In general, the benefits of screening tests involve either allowing a disease to be treated at an earlier stage, even before the patient is aware of having it, and thereby improving the long-term outcome, or detecting risk factors for diseases which can be managed to reduce the chances of those diseases developing at all. For this to work, of course, the tests must screen for something which is treatable or preventable. A test which warns you in high school that you will die of some horrible disease in 30 or 40 years, and that there is nothing you can do about it, isn’t beneficial. In fact, it is more likely to do harm in that it generates anxiety and affects how you live your life in ways that don’t make you any healthier or happier.

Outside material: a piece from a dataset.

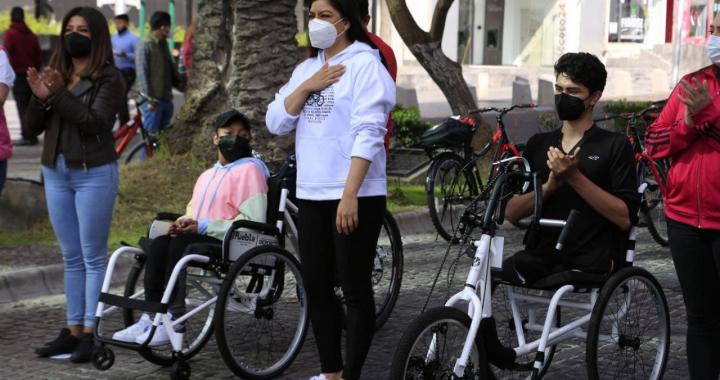 Ayuntamiento de Puebla entrega vehículos no motorizados e incluyentes para Vía Recreativa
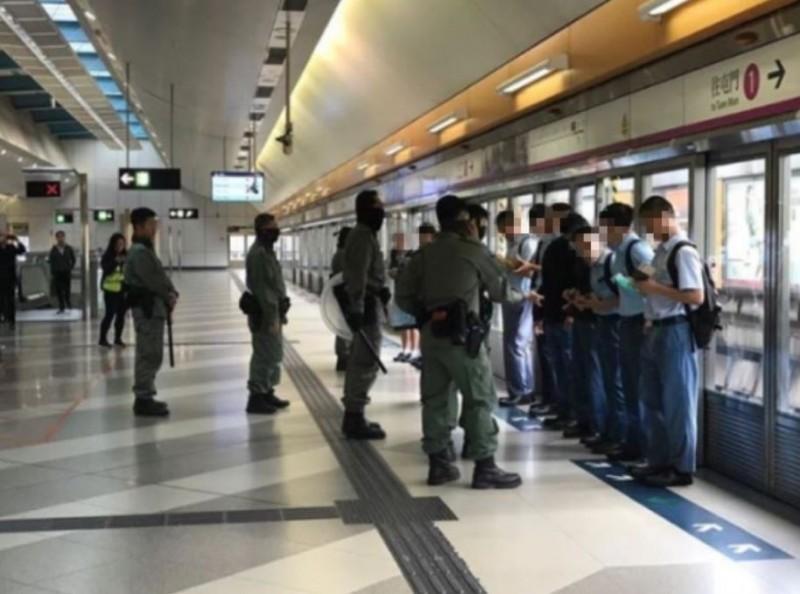 香港復課第一天,港警大肆盤查中學生。(圖擷自香港連登討論區)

Effective screening tests must also be accurate enough that they don’t miss a lot of cases of real disease or indicate disease is present in a lot of people when it really isn’t. No test is perfect, but most medical screening tests can be evaluated in people know to have, or not have, the condition tested for, which can give us an idea how accurate a particular test is. This generates the “sensitivity” and “specificity” numbers often cited to identify how reliable a test is.

For statistical reasons I won’t get into, these numbers can be misleading. Even a test which very rarely misidentifies someone as having a disease they don’t actually have will still misidentify a high proportion of people tested if the disease is really rare. So even the best tests aren’t very useful if we test people who are very unlikely to actually have the disease we are looking for. This is one reason why indiscriminate use of diagnostic tests is a not effective or reliable.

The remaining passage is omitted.